» **BLOCCO DI TESTO**
•••••

Adesso parlatene voi

gazzettaScatta l'indulto 'sto cazzo.
Mi scuso con i lettori di VENTI9 e di ju29ro.com se comincio l'anno così sottotono, in versione buonista, ma la sentenza di primo grado del processo Gea non può lasciare indifferenti, e siccome vantarsi dietro al solito "noi l'avevamo detto" servirebbe solo ad attaccare il primo bigliettino con su scritto "asino" sulla fronte del romaninterista di turno, lo farò. Non leggete, non sapete, ma parlate: asini, appunto.
Consideriamo che il processo ha avuto, nel ruolo di accusatore, il presidente dell'ANM Luca Palamara. Un dettaglio non proprio trascurabile.
Palamara aveva chiesto sei anni di galera per Luciano Moggi, più una serie di pene "a scendere" per tutti gli altri imputati, in ragione della associazione a delinquere ipotizzata al termine dell'inchiesta romana sulla Gea World, nata da una costola della madre (un po' vacca, a dire il vero) di tutte le inchieste, ossia quella che porterà i pm della procura partenopea Beatrice e Narducci a imbracciare il fucile (fucile giocattolo: scommettiamo?) e scendere nella trincea del processone dei processoni al via il prossimo 20 gennaio a Napoli.
Con l'assoluzione in primo grado di tutti gli imputati, esclusi Moggi padre e figlio, l'accusa di associazione a delinquere è crollata, non sussiste. Tradotto: la Gea non operava in modo illecito. Nel frattempo, però, la Gea World è stata sciolta manco fosse un covo di terroristi, e nonostante i suoi ex componenti abbiano continuato a fare il proprio mestiere con lo status di persone innocenti sancito ieri in maniera definitiva anche dalla sentenza, da oltre due anni il solone di turno, a volte tinto di rosa confetto a volte tinto e basta, non ha rinunciato a dire a giorni alterni che nel calcio girano sempre gli stessi personaggi, che nonostante calciopoli abbia svelato i veri delinquenti, non è cambiato nulla. Trattandoli, gli ex soci della Gea World, come appestati a prescindere. Roba da Buzzurrolandia dopo un golpe.

Lo scenario è il seguente: mettiamo che il presidente degli oncologi (non "un" oncologo qualsiasi, sebbene il valore di una carica prestigiosa e non solo formale - lo so - non vada tradotto in valore assoluto del professionista, ma ci siamo capiti) pubblichi un lavoro scientifico nel quale afferma di avere scoperto un nuovo micidiale tumore dell'intestino. E mettiamo che la comunità scientifica, dopo avere studiato e valutato quel lavoro, giunga alla conclusione che quel micidiale tumore all'intestino sia in realtà poco più di un volgare attacco di cagotto dovuto a una porzione di tiramisù scaduto. Che facciamo, presidente?
Non che mi interessi intraprendere la strada della terapia sedativa degli umori dei pm, magari a cominciare dalla capacità di scindere la propria fede calcistica perennemente alluvionata dalle straripanti acque dei più forti, ma che in Italia esista un problema di serenità anche fra i magistrati credo sia davanti agli occhi di tutti. Non sarà fico parlare di Palamara come lo è parlare di De Magistris, ma al netto delle mode e delle tendenze sarebbe il caso che qualcuno inziasse a farsene carico.

Un pensiero particolare mi sento di rivolgerlo infine a Lupo De Lupis alias Paolo De Paola, direttore di Tuttosport che ai tempi di calciopoli e della Gea assassina faceva il vice direttore del quotidiano color Tenerone. Sul numero in edicola oggi firma un editoriale dal titolo "E ora riparliamone".

Noi non abbiamo mai smesso di farlo e lei lo sa, caro direttore. Anche per questo, da due anni e mezzo e credo ancora per un bel pezzo, dovrebbe vergognarsi.

•••••

» **AZIONE RICHIESTA**
Stabilisci se ciascuna affermazione concorda con il testo sul processo Gea, rispondendo sì o no e citando testualmente le parole decisive: (a) Palamara aveva chiesto sei anni di carcere per Luciano Moggi; (b) ai tempi di calciopoli Paolo De Paola era già direttore di Tuttosport; (c) in primo grado sono stati assolti tutti gli imputati, compresi Moggi padre e figlio.

•••••

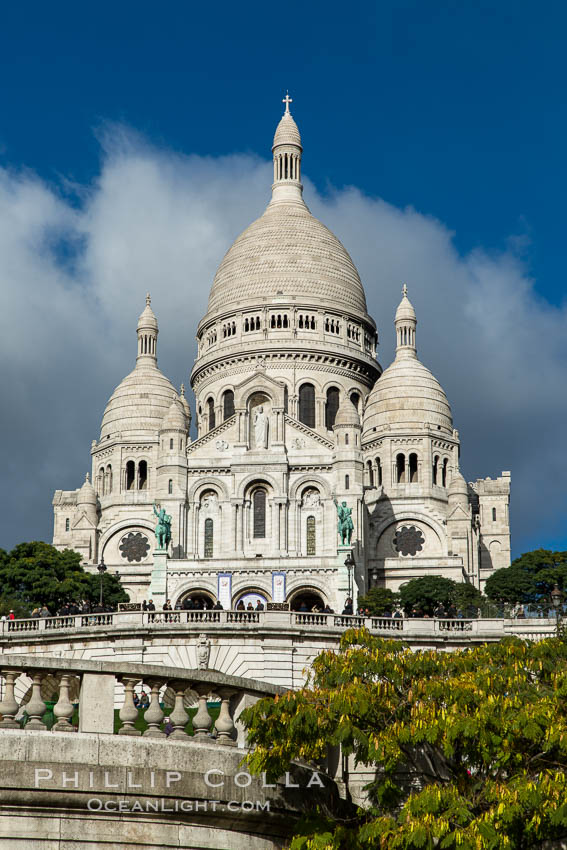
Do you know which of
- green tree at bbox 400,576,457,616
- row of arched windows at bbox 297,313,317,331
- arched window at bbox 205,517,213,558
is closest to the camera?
green tree at bbox 400,576,457,616

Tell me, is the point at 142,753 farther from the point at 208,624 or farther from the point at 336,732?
the point at 208,624

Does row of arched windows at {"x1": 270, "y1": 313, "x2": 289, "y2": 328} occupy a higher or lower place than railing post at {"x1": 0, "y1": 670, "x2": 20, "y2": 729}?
higher

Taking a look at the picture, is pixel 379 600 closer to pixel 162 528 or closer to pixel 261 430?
pixel 162 528

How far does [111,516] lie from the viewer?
9406 cm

•••••

» **RISULTATO QUI SOTTO**
(a) Sì: «Palamara aveva chiesto sei anni di galera per Luciano Moggi».
(b) No: «direttore di Tuttosport che ai tempi di calciopoli e della Gea assassina faceva il vice direttore del quotidiano color Tenerone».
(c) No: «Con l'assoluzione in primo grado di tutti gli imputati, esclusi Moggi padre e figlio».